### Task to carry out
Can you output every line of the rows below as a JSON list of strings, one string per line, with blank lines left out?

### Provided material
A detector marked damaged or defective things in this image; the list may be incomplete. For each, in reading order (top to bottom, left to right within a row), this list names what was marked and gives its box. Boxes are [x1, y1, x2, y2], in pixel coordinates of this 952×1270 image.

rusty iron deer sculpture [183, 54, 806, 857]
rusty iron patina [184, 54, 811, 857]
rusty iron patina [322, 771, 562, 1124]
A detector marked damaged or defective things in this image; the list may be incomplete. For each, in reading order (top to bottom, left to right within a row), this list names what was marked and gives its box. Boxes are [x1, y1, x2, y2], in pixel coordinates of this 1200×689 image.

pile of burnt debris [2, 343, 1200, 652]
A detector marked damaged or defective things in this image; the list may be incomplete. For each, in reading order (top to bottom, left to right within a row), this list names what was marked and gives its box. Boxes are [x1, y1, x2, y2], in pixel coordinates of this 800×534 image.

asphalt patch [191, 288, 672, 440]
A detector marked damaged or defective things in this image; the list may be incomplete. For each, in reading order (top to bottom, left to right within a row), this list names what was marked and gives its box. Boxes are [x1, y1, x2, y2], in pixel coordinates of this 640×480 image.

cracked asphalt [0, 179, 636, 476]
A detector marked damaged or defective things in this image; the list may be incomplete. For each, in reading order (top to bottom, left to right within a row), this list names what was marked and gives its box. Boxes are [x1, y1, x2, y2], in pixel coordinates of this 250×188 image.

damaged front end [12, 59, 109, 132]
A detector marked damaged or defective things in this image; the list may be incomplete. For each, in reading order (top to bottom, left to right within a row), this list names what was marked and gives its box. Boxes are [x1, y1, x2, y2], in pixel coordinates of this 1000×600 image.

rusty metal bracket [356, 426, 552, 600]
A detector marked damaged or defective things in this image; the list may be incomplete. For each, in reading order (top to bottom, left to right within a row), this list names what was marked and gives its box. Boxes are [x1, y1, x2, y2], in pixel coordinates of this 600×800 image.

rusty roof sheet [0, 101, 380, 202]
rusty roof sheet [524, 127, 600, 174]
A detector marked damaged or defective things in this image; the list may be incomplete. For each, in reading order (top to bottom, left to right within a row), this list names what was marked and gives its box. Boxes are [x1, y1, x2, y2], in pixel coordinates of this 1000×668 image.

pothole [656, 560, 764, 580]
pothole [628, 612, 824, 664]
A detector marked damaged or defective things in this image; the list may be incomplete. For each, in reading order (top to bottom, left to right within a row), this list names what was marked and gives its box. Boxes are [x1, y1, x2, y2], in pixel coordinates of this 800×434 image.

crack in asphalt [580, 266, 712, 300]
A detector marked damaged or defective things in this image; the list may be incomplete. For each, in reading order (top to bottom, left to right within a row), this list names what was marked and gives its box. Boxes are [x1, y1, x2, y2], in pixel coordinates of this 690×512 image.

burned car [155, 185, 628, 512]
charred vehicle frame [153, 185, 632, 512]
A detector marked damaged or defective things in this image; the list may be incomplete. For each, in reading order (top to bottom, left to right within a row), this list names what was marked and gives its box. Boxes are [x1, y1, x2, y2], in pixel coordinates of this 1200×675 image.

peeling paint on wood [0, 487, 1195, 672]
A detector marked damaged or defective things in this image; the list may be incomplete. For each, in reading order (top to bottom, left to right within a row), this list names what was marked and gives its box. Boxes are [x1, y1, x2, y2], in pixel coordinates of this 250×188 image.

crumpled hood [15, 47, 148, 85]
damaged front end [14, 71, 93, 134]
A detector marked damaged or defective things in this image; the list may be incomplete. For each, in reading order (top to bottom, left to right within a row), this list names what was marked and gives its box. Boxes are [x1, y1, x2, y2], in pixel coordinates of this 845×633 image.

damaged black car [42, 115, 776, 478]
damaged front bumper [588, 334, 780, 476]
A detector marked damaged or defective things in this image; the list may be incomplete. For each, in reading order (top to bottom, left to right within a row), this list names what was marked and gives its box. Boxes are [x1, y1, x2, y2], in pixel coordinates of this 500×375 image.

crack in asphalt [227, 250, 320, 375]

### Correct result
[
  "A detector marked damaged or defective things in this image; the list may be incomplete. For each, in reading order (top to bottom, left to right within a row), this list names what was marked and gives its box. Boxes are [x1, y1, x2, y2], in pixel coordinates of this 952×1270 image.",
  "rusty iron deer sculpture [183, 54, 806, 857]",
  "rusty iron patina [184, 54, 811, 857]",
  "rusty iron patina [322, 771, 562, 1124]",
  "A detector marked damaged or defective things in this image; the list may be incomplete. For each, in reading order (top to bottom, left to right within a row), this list names what was marked and gives its box. Boxes are [x1, y1, x2, y2], in pixel coordinates of this 1200×689 image.",
  "pile of burnt debris [2, 343, 1200, 652]",
  "A detector marked damaged or defective things in this image; the list may be incomplete. For each, in reading order (top to bottom, left to right within a row), this list names what was marked and gives its box. Boxes are [x1, y1, x2, y2], in pixel coordinates of this 800×534 image.",
  "asphalt patch [191, 288, 672, 440]",
  "A detector marked damaged or defective things in this image; the list may be incomplete. For each, in reading order (top to bottom, left to right within a row), this list names what was marked and gives its box. Boxes are [x1, y1, x2, y2], in pixel coordinates of this 640×480 image.",
  "cracked asphalt [0, 179, 636, 476]",
  "A detector marked damaged or defective things in this image; the list may be incomplete. For each, in reading order (top to bottom, left to right within a row), this list names what was marked and gives its box. Boxes are [x1, y1, x2, y2], in pixel coordinates of this 250×188 image.",
  "damaged front end [12, 59, 109, 132]",
  "A detector marked damaged or defective things in this image; the list may be incomplete. For each, in reading order (top to bottom, left to right within a row), this list names what was marked and gives its box. Boxes are [x1, y1, x2, y2], in pixel coordinates of this 1000×600 image.",
  "rusty metal bracket [356, 426, 552, 600]",
  "A detector marked damaged or defective things in this image; the list may be incomplete. For each, in reading order (top to bottom, left to right within a row), this list names what was marked and gives its box. Boxes are [x1, y1, x2, y2], in pixel coordinates of this 600×800 image.",
  "rusty roof sheet [0, 101, 380, 202]",
  "rusty roof sheet [524, 127, 600, 174]",
  "A detector marked damaged or defective things in this image; the list may be incomplete. For each, in reading order (top to bottom, left to right within a row), this list names what was marked and gives its box. Boxes are [x1, y1, x2, y2], in pixel coordinates of this 1000×668 image.",
  "pothole [656, 560, 764, 580]",
  "pothole [628, 612, 824, 664]",
  "A detector marked damaged or defective things in this image; the list may be incomplete. For each, in reading order (top to bottom, left to right within a row), this list names what was marked and gives its box. Boxes are [x1, y1, x2, y2], in pixel coordinates of this 800×434 image.",
  "crack in asphalt [580, 266, 712, 300]",
  "A detector marked damaged or defective things in this image; the list may be incomplete. For each, in reading order (top to bottom, left to right within a row), this list names what was marked and gives its box. Boxes are [x1, y1, x2, y2], in pixel coordinates of this 690×512 image.",
  "burned car [155, 185, 628, 512]",
  "charred vehicle frame [153, 185, 632, 512]",
  "A detector marked damaged or defective things in this image; the list may be incomplete. For each, in reading order (top to bottom, left to right within a row), this list names what was marked and gives its box. Boxes are [x1, y1, x2, y2], in pixel coordinates of this 1200×675 image.",
  "peeling paint on wood [0, 487, 1195, 672]",
  "A detector marked damaged or defective things in this image; the list may be incomplete. For each, in reading order (top to bottom, left to right within a row), this list names what was marked and gives its box. Boxes are [x1, y1, x2, y2], in pixel coordinates of this 250×188 image.",
  "crumpled hood [15, 47, 148, 85]",
  "damaged front end [14, 71, 93, 134]",
  "A detector marked damaged or defective things in this image; the list may be incomplete. For each, in reading order (top to bottom, left to right within a row), this list names what was marked and gives its box. Boxes are [x1, y1, x2, y2], in pixel coordinates of this 845×633 image.",
  "damaged black car [42, 115, 776, 478]",
  "damaged front bumper [588, 334, 780, 476]",
  "A detector marked damaged or defective things in this image; the list may be incomplete. For each, in reading order (top to bottom, left to right within a row), this list names what was marked and gives its box. Boxes are [x1, y1, x2, y2], in pixel coordinates of this 500×375 image.",
  "crack in asphalt [227, 250, 320, 375]"
]